ArtStation Platform Censors Artist Protest Designs in Response to Scraping of Images
As if the world needed another conflict. There is quite a kerfuffle going on in the art world. And it’s a bit confusing when you try to understand who is upsetting who about what.
It starts with ArtStation. Art platform ArtStation has begun removing images protesting AI-generated art from its homepage, claiming that the content violates its Terms of Service. Members of the ArtStation community have been protesting after AI-generated art began appearing on the platform in early December. Protestors are concerned that AI-generated art is derivative of the labor of human artists and often uses their work without attribution or compensation.

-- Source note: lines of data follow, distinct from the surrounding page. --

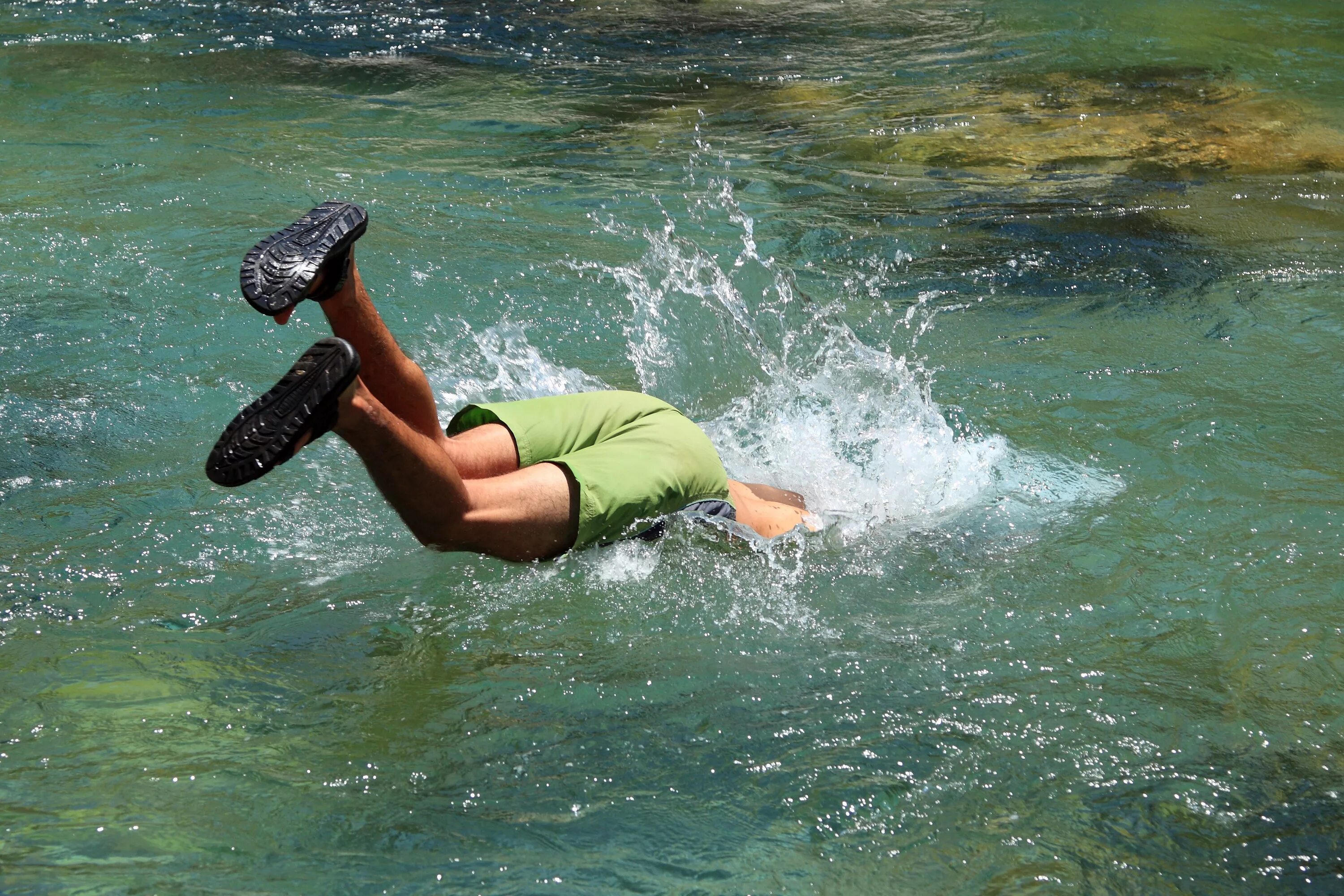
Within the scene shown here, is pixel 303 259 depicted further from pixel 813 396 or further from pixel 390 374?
pixel 813 396

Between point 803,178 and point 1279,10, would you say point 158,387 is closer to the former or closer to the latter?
point 803,178

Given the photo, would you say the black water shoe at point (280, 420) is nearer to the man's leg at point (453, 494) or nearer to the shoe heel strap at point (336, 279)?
the man's leg at point (453, 494)

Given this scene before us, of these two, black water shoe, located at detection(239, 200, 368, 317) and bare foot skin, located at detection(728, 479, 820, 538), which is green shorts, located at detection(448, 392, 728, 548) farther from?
black water shoe, located at detection(239, 200, 368, 317)

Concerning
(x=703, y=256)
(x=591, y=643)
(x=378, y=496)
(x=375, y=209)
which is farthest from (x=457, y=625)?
(x=375, y=209)

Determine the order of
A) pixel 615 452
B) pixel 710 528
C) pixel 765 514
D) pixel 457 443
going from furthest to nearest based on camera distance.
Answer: pixel 765 514, pixel 710 528, pixel 615 452, pixel 457 443

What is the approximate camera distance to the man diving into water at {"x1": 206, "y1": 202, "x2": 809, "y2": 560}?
8.13 ft

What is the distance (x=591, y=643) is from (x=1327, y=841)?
1822 mm

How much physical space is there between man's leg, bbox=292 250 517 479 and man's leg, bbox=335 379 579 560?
0.25 ft

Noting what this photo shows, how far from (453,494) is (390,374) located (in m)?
0.41

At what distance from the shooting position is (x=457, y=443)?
3.29 metres

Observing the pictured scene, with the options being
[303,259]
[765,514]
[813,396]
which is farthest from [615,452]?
[813,396]

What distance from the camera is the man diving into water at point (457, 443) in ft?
8.13

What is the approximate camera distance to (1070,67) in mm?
9953

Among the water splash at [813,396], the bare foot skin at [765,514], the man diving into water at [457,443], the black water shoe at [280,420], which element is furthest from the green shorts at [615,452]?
the black water shoe at [280,420]
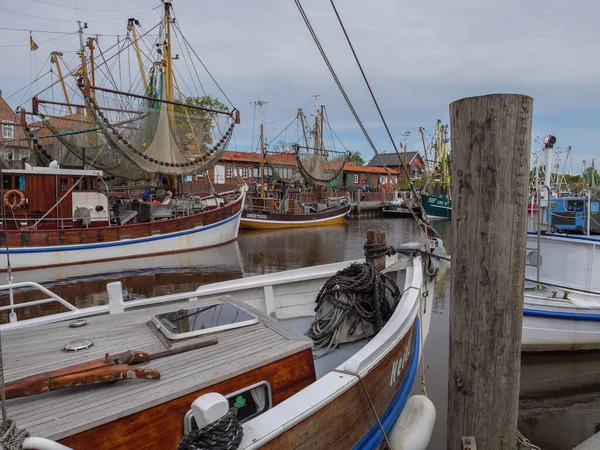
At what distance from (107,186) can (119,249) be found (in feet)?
11.7

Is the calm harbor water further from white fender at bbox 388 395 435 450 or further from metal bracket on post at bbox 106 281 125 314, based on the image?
metal bracket on post at bbox 106 281 125 314

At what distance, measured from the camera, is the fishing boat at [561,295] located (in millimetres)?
7312

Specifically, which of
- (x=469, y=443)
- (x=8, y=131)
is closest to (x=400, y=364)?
(x=469, y=443)

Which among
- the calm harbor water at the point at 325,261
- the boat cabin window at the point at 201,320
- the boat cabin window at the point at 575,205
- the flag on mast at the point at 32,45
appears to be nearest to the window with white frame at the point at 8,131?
the flag on mast at the point at 32,45

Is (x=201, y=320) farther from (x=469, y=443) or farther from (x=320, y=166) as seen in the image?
(x=320, y=166)

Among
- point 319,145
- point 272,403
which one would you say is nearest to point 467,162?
point 272,403

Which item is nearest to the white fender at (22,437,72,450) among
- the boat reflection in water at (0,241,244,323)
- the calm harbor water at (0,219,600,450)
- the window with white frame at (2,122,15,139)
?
the calm harbor water at (0,219,600,450)

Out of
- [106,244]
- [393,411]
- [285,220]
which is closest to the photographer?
[393,411]

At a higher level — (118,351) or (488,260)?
(488,260)

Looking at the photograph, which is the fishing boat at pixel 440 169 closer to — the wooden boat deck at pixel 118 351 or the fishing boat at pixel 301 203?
the fishing boat at pixel 301 203

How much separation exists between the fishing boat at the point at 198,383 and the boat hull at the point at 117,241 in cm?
1366

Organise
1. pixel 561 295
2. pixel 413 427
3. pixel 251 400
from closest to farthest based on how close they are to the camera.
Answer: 1. pixel 251 400
2. pixel 413 427
3. pixel 561 295

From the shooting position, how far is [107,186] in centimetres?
1988

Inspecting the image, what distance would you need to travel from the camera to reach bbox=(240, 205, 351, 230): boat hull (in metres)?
32.7
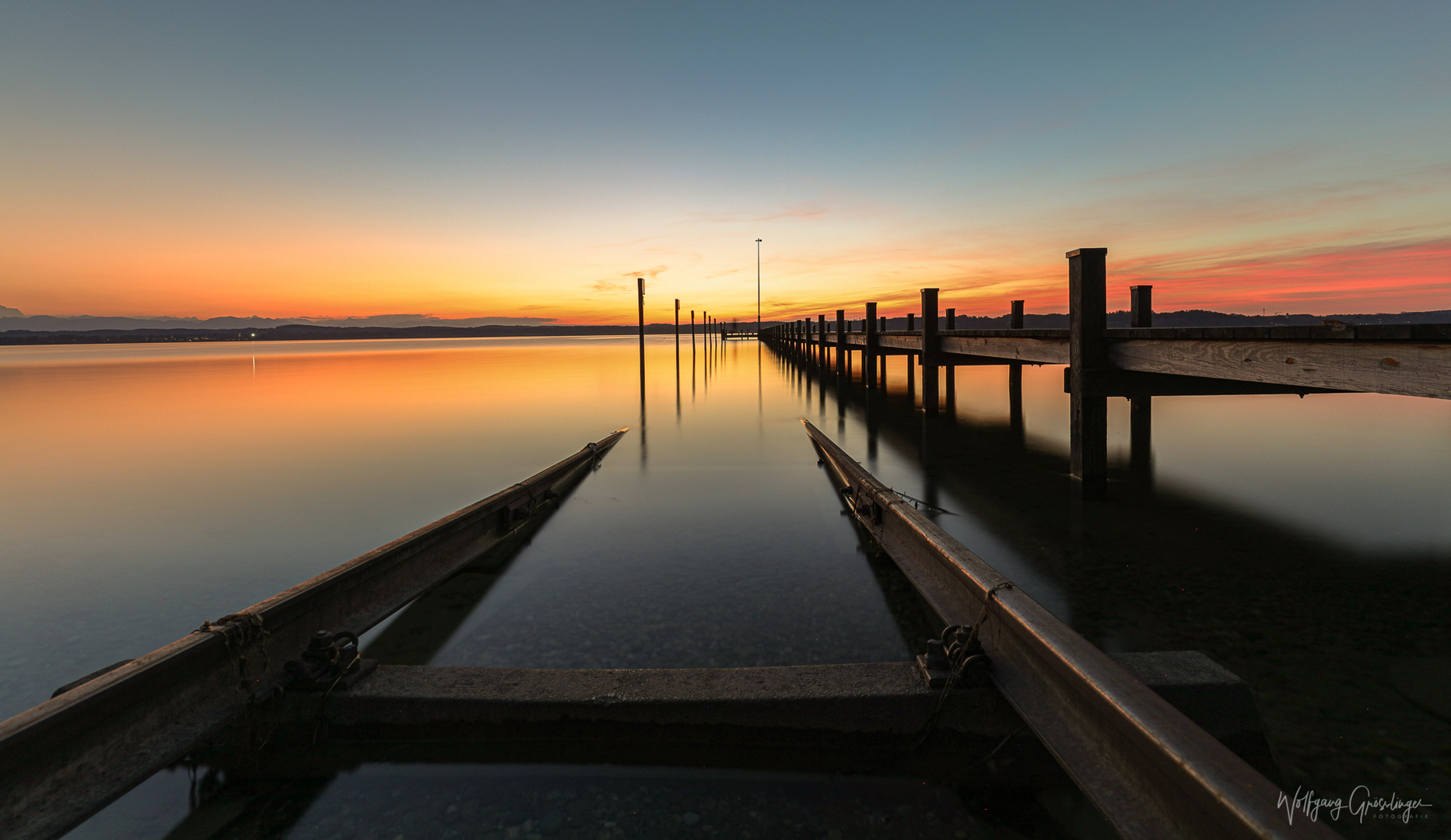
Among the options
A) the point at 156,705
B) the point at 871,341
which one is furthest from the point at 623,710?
the point at 871,341

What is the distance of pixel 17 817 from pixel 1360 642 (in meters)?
5.66

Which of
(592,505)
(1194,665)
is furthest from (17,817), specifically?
(592,505)

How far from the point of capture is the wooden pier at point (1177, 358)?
3.87 metres

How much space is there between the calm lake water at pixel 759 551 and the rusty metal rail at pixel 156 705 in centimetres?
37

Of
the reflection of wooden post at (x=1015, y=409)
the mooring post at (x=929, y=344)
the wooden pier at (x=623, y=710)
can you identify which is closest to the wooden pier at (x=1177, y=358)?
the mooring post at (x=929, y=344)

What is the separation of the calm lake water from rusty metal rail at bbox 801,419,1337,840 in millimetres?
672

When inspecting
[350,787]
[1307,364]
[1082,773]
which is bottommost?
[350,787]

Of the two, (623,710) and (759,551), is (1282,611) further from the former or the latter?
(623,710)

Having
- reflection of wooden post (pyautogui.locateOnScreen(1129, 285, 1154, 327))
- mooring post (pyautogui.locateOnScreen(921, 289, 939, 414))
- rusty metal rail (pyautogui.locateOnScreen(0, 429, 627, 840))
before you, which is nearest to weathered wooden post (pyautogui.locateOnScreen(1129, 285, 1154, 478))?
reflection of wooden post (pyautogui.locateOnScreen(1129, 285, 1154, 327))

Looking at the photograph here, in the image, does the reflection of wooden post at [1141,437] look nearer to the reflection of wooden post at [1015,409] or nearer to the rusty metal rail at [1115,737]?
the reflection of wooden post at [1015,409]

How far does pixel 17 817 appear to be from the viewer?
1843 mm

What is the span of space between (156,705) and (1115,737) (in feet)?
10.3

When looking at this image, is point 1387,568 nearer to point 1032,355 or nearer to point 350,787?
point 1032,355

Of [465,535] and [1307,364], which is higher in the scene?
[1307,364]
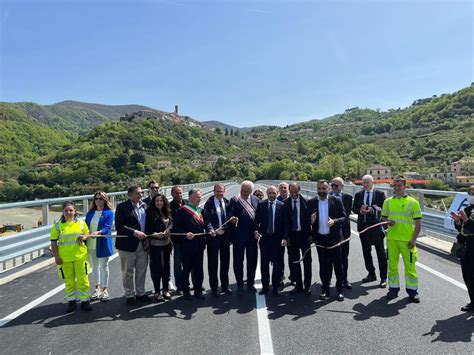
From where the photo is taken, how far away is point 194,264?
5.87 m

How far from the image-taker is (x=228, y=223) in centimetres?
600

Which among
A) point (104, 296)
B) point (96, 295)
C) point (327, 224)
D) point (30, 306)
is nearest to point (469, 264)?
point (327, 224)

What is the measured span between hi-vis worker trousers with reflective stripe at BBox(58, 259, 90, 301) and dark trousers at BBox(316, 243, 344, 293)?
3.42 m

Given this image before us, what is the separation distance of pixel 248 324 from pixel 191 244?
1671 millimetres

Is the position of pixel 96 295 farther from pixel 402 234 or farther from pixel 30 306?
pixel 402 234

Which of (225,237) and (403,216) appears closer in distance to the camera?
(403,216)

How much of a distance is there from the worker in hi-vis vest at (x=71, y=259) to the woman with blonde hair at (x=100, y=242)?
0.35 metres

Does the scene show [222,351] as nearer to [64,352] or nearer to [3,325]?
[64,352]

In a statement about the removals posted to Twitter, ArtStation said: “For site usability, we are moderating posts that violate our Terms of Service. We understand concerns about AI and its impact on the industry. We will share more about improvements to give users more control over what they see and how they use ArtStation in the near future.”
If you are still a bit unsure you aren’t alone. You see human artists create their art and display it on digital platforms. Other machine learning algorithms are then turned loose to “scrape” these creations. When the algorithm absorbs the picture, it then uses that picture in the text-to-image creations. In other words, AI created art. And it is that kind of art human artists wanted to be banned.
Artists Take a Stand
In the article on theverge.com, a lot of creative people are outraged over AI-driven art being submitted to human-created art shows or competitions. It is a friction that has been getting fiercer with every advancement that the algorithms are making.
ArtStation (which was acquired by Epic Games in 2021) is considered to be the leading online portfolio and community for artists working in video games, film, and comics. Earlier this year, as AI tools like Stable Diffusion and Midjourney became more popular, AI-generated imagery began appearing more frequently on the platform.
Many artists requested that Artstation ban this content, but the company refused, leading to the sharing of “No AI Art” images. The situation escalated when ArtStation announced that artists would be required to opt-in to a new ‘NoAI Tagging’ feature designed to prevent their artwork from being scraped to train AI tools — rather than have the feature enabled by default. It’s easy to see why human artists would be concerned about AI art. The AI creations as art, are credible, or perhaps a better word would be incredible.
And it is a bit ironic that a digital platform would object to digital art to the point of censoring it completely. AI-driven art is here to stay. It will require creating a new category of art perhaps.
Other art platforms have taken different approaches to this technological development. Getty Images has banned the upload and sale of illustrations generated using AI art tools over legal and copyright concerns, while rival stock image database Shutterstock has embraced the technology, announcing a “Contributor Fund” that will reimburse creators when the company sells work to train text-to-image AI models like DALL-E. In cases where companies have expressed support for the sudden popularity of generative art, many allude to its potential as another tool to be utilized by artists, rather than a means to replace them.
The article reports that the decision Artstation has made did not sit well with some of its online community.
The decision to remove AI protest imagery from ArtStation has, unsurprisingly, gone down poorly with the site’s community, with many users now declaring their intention to abandon the platform altogether. This isn’t the first time ArtStation has come under fire for censoring artwork, having been accused of removing anti-war and pro-Ukraine content earlier this year.
In a statement responding to those accusations in April 2022, ArtStation said “We support political discourse on ArtStation so long as it follows our policies even if we disagree with it.”